#### [DOCUMENT EXTRACT]
Vladimir Nabokov

NABOKV-L post 0026413, Thu, 3 Sep 2015 09:44:52 -0700

Subject
Nabokov’s allusions to Midsummer Night’s Dream AND Mansfield Park in L_o_l_i_t_a
Date
Body
Eric Hyman wrote this response to my post “The Connected Enchanted Hunters
of Mansfield Park & L_o_l_i_t_a”: “This seems to me to be a stretch.
Certainly amateur theatricals are central to Mansfield Park, but are they
central enough to L----- to constitute an allusion? One might just as well
argue that L----- alludes to the amateur theatricals in Shakespeare’s
Midsummer Night’s Dream—for those actually take place in the woods, are
more explicitly sexual, have the tragic death of a young woman, and, most
of all, have enchantments. We know that Nabokov, like all educated
Russians, was deeply interested in Shakespeare because Bend Sinister has a
parody of Hamlet.” END QUOTE

Eric, I have two answers to your very interesting response:

First, if you read my earlier posts (from the past few weeks) about the
allusion to *Mansfield Park *that I see in L----, you’ll see that my
amplification of Nepomnyashchy’s earlier claim re the play *Enchanted
Hunters *in L--- alluding to *Lovers Vows *in *Mansfield Park *is only
part of a much larger allusion by Nabokov to MP in L---. Had the amateur
theatrical parallel been all there was, I would agree with you that it
could be coincidence. But it’s not—far from it. I continue to claim that
what Nabokov was really responding to most of all in MP, was the incestuous
sexual abuse theme that Austen hid in plain sight there, as I have been
arguing for a number of years (not in this group, but in my own blog and in
various Austen online venues). Plus, I think that Nabokov giving the play
virtually the same title as the name of the fateful motel where Humbert
first abuses L--- gives the otherwise short play episode much greater
significance—he’s telling us, in an overt way, that the abuse and the play
are thematically connected.

Second, your suggestion of *Midsummer Nights Dream *as a more likely
candidate for allusive source for *The Enchanted Hunters *in L---- is
interesting on its own terms, for the reasons you briefly state—but even if
supported by additional textual evidence upon closer examination, why do
you assume that this would rule out the allusion to *Mansfield Park* that I
claim is there in L----? Would you not agree that Nabokov, being the
extremely erudite and sophisticated literary scholar that he was, was
perfectly capable of layering in multiple allusive sources? I’ve found that
to be true of all the great writers I’ve studied—the correct critical
answer re allusions is often not “either/or” but “both”.

#### [TO-DO ITEM A]
Can you copy the part of the post on Nabokov's allusions that opens with the words containing "Vladimir Nabokov" and closes with "be a stretch.", word for word?
#### [TO-DO ITEM B]
Please carry on the post about Nabokov's allusions to Mansfield Park and A Midsummer Night's Dream, picking up right after its last sentence.

#### [SUPPLIED DATA]
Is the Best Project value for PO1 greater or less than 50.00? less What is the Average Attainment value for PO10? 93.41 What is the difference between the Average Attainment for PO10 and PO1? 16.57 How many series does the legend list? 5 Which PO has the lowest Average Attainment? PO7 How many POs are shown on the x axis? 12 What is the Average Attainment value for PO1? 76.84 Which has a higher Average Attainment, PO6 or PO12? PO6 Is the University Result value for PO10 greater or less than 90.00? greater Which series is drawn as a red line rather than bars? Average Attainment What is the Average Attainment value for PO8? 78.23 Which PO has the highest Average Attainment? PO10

#### [WRITTEN ANSWER A]
Vladimir Nabokov

NABOKV-L post 0026413, Thu, 3 Sep 2015 09:44:52 -0700

Subject
Nabokov’s allusions to Midsummer Night’s Dream AND Mansfield Park in L_o_l_i_t_a
Date
Body
Eric Hyman wrote this response to my post “The Connected Enchanted Hunters
of Mansfield Park & L_o_l_i_t_a”: “This seems to me to be a stretch.

#### [WRITTEN ANSWER B]
And that layering would make even more sense in this particular case,
given that (as you may or may not be aware) *Midsummer Night’s Dream *was
an important allusive source for multiple Austen novels, most notably *Emma.
*So, if Nabokov did have MND in mind as he wrote L----, it would suggest to
me that he had also recognized the allusion to MND in MP, which I have
previously noted, and will give you a few highlights of, off the top of my
head:

ONE: It has been recognized for some time by several Austen scholars that
the Sotherton “ha-ha” scene in MP, when the mismatched lovers, Maria,
Henry, Edmund, and Mary bypass the gate and enter the “garden” where bites
of the proverbial apple are taken, to the prim and proper Fanny Price’s
horror, is an obvious allusion to the young mismatched lovers of MND.

TWO: Sir Thomas Bertram has deep roots in the character of the domineering
patriarch of MND, Egeon, who tries to force his dutiful daughter Hermia to
marry the wealthy jerk Demetrius, just as Sir Thomas first turns a blind
eye when his daughter Maria marries the wealthy fool Rushworth, and then
cruelly coerces niece Fanny in an attempt to get her to marry the rake
Henry Crawford.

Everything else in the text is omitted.